To an extent, plain language laws (enacted by the federal government and a majority of the states) have helped to avoid this difficulty.Sometimes, though, a dispute may arise over the meaning of a contract simply because the rights or obligations under the contract are not expressed clearly—no matter how “plain” the language used. The Plain Meaning Rule—When a contract’s writing is clear and unequivocal, a court will enforce it according to its obvious terms. The meaning of the terms must be determined from the face of the instrument—from the written document alone.

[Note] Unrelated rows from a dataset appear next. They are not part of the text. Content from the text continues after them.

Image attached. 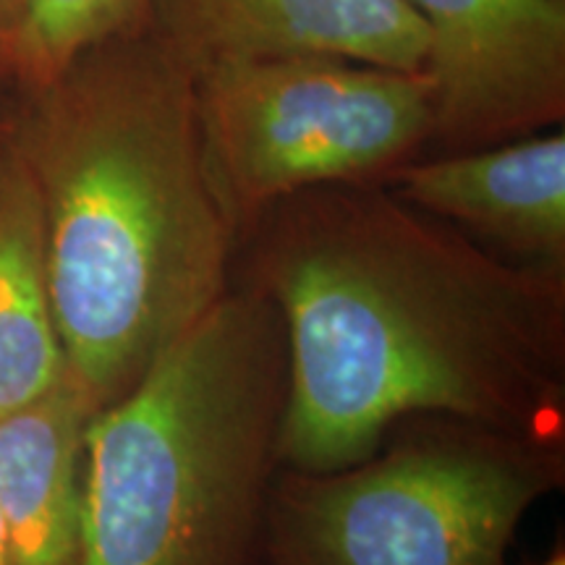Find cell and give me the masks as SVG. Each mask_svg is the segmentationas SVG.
Segmentation results:
<instances>
[{
    "label": "cell",
    "mask_w": 565,
    "mask_h": 565,
    "mask_svg": "<svg viewBox=\"0 0 565 565\" xmlns=\"http://www.w3.org/2000/svg\"><path fill=\"white\" fill-rule=\"evenodd\" d=\"M21 3H24V0H0V19H3L6 32H9V42H11L13 26H17V21H19Z\"/></svg>",
    "instance_id": "cell-12"
},
{
    "label": "cell",
    "mask_w": 565,
    "mask_h": 565,
    "mask_svg": "<svg viewBox=\"0 0 565 565\" xmlns=\"http://www.w3.org/2000/svg\"><path fill=\"white\" fill-rule=\"evenodd\" d=\"M9 124L42 204L66 383L97 414L233 282L194 71L150 30L124 34L21 95Z\"/></svg>",
    "instance_id": "cell-2"
},
{
    "label": "cell",
    "mask_w": 565,
    "mask_h": 565,
    "mask_svg": "<svg viewBox=\"0 0 565 565\" xmlns=\"http://www.w3.org/2000/svg\"><path fill=\"white\" fill-rule=\"evenodd\" d=\"M87 404L66 380L0 419V524L9 565H82Z\"/></svg>",
    "instance_id": "cell-9"
},
{
    "label": "cell",
    "mask_w": 565,
    "mask_h": 565,
    "mask_svg": "<svg viewBox=\"0 0 565 565\" xmlns=\"http://www.w3.org/2000/svg\"><path fill=\"white\" fill-rule=\"evenodd\" d=\"M385 186L508 263L565 273V131L424 154Z\"/></svg>",
    "instance_id": "cell-8"
},
{
    "label": "cell",
    "mask_w": 565,
    "mask_h": 565,
    "mask_svg": "<svg viewBox=\"0 0 565 565\" xmlns=\"http://www.w3.org/2000/svg\"><path fill=\"white\" fill-rule=\"evenodd\" d=\"M563 484L565 443L412 416L356 463L280 466L263 565H511L519 526Z\"/></svg>",
    "instance_id": "cell-4"
},
{
    "label": "cell",
    "mask_w": 565,
    "mask_h": 565,
    "mask_svg": "<svg viewBox=\"0 0 565 565\" xmlns=\"http://www.w3.org/2000/svg\"><path fill=\"white\" fill-rule=\"evenodd\" d=\"M427 34V154L563 129L565 0H404Z\"/></svg>",
    "instance_id": "cell-6"
},
{
    "label": "cell",
    "mask_w": 565,
    "mask_h": 565,
    "mask_svg": "<svg viewBox=\"0 0 565 565\" xmlns=\"http://www.w3.org/2000/svg\"><path fill=\"white\" fill-rule=\"evenodd\" d=\"M286 398L278 307L231 282L87 422L82 565H263Z\"/></svg>",
    "instance_id": "cell-3"
},
{
    "label": "cell",
    "mask_w": 565,
    "mask_h": 565,
    "mask_svg": "<svg viewBox=\"0 0 565 565\" xmlns=\"http://www.w3.org/2000/svg\"><path fill=\"white\" fill-rule=\"evenodd\" d=\"M11 82L9 76V32H6L3 19H0V84Z\"/></svg>",
    "instance_id": "cell-13"
},
{
    "label": "cell",
    "mask_w": 565,
    "mask_h": 565,
    "mask_svg": "<svg viewBox=\"0 0 565 565\" xmlns=\"http://www.w3.org/2000/svg\"><path fill=\"white\" fill-rule=\"evenodd\" d=\"M532 565H565V547H563V542H557V547L550 550L547 557H542V561H536Z\"/></svg>",
    "instance_id": "cell-14"
},
{
    "label": "cell",
    "mask_w": 565,
    "mask_h": 565,
    "mask_svg": "<svg viewBox=\"0 0 565 565\" xmlns=\"http://www.w3.org/2000/svg\"><path fill=\"white\" fill-rule=\"evenodd\" d=\"M147 30L194 74L265 55L424 71L427 55V34L404 0H150Z\"/></svg>",
    "instance_id": "cell-7"
},
{
    "label": "cell",
    "mask_w": 565,
    "mask_h": 565,
    "mask_svg": "<svg viewBox=\"0 0 565 565\" xmlns=\"http://www.w3.org/2000/svg\"><path fill=\"white\" fill-rule=\"evenodd\" d=\"M63 380L42 204L9 124L0 134V419L45 398Z\"/></svg>",
    "instance_id": "cell-10"
},
{
    "label": "cell",
    "mask_w": 565,
    "mask_h": 565,
    "mask_svg": "<svg viewBox=\"0 0 565 565\" xmlns=\"http://www.w3.org/2000/svg\"><path fill=\"white\" fill-rule=\"evenodd\" d=\"M6 131H9V118L0 116V134H6Z\"/></svg>",
    "instance_id": "cell-16"
},
{
    "label": "cell",
    "mask_w": 565,
    "mask_h": 565,
    "mask_svg": "<svg viewBox=\"0 0 565 565\" xmlns=\"http://www.w3.org/2000/svg\"><path fill=\"white\" fill-rule=\"evenodd\" d=\"M233 282L286 328V469L362 461L412 416L565 443V273L508 263L385 183L265 207Z\"/></svg>",
    "instance_id": "cell-1"
},
{
    "label": "cell",
    "mask_w": 565,
    "mask_h": 565,
    "mask_svg": "<svg viewBox=\"0 0 565 565\" xmlns=\"http://www.w3.org/2000/svg\"><path fill=\"white\" fill-rule=\"evenodd\" d=\"M0 565H9V555H6V536H3V524H0Z\"/></svg>",
    "instance_id": "cell-15"
},
{
    "label": "cell",
    "mask_w": 565,
    "mask_h": 565,
    "mask_svg": "<svg viewBox=\"0 0 565 565\" xmlns=\"http://www.w3.org/2000/svg\"><path fill=\"white\" fill-rule=\"evenodd\" d=\"M207 175L233 231L282 196L385 183L429 152L427 71L335 55L217 61L194 74Z\"/></svg>",
    "instance_id": "cell-5"
},
{
    "label": "cell",
    "mask_w": 565,
    "mask_h": 565,
    "mask_svg": "<svg viewBox=\"0 0 565 565\" xmlns=\"http://www.w3.org/2000/svg\"><path fill=\"white\" fill-rule=\"evenodd\" d=\"M150 0H24L9 42V76L21 95L45 89L84 53L145 32Z\"/></svg>",
    "instance_id": "cell-11"
}]
</instances>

This is sometimes referred to as the plain meaning rule.Under this rule, if a contract’s words appear to be clear and unambiguous, a court cannot consider extrinsic evidence—that is, any evidence not contained in the document itself. If a contract’s terms are unclear or ambiguous, however, extrinsic evidence may be admissible to clarify the meaning of the contract. The admissibility of such evidence can significantly affect the court’s interpretation of ambiguous contractual provisions and thus the outcome of litigation. Others Rules of Interpretation—Generally, a court will interpret the language to give effect to the parties’ intent as expressed in their contract.This is the primary purpose of the rules of interpretation—to determine the parties’ intent from the language used in their agreement and to give effect to that intent. A court normally will not make or remake a contract, nor will it interpret the language according to what the parties claim their intent was when they made it.

The courts use the following rules in interpreting contractual terms: 1) Insofar as possible, a reasonable, lawful, and effective meaning will be given to all of a contract’s terms. 2) A contract will be interpreted as a whole; individual, specific clauses will be considered subordinate to the contract’s general intent.All writings that are a part of the same transaction will be interpreted together. 3) Terms that were the subject of separate negotiation will be given greater consideration than standardized terms and terms that were not negotiated separately.

4) A word will be given its ordinary, commonly accepted meaning, and a technical word or term will be given its technical meaning, unless the parties clearly intended something else. 5) Specific and exact wording will be given grater consideration than general language. 6) Written or typewritten terms will prevail over preprinted ones. ) Because a contract should be drafted in clear and unambiguous language, a party who uses ambiguous expressions is held to be responsible for the ambiguities. Thus, when the language has more than one meaning, it will be interpreted against the party who drafted the contract.

8) Evidence of trade usage, prior dealing, and course of performance may be admitted to clarify the meaning of an ambiguously worded contract. When considering custom and usage, a court will look at what is common to the particular business or industry and to the locale where the contract was made or is to be performed.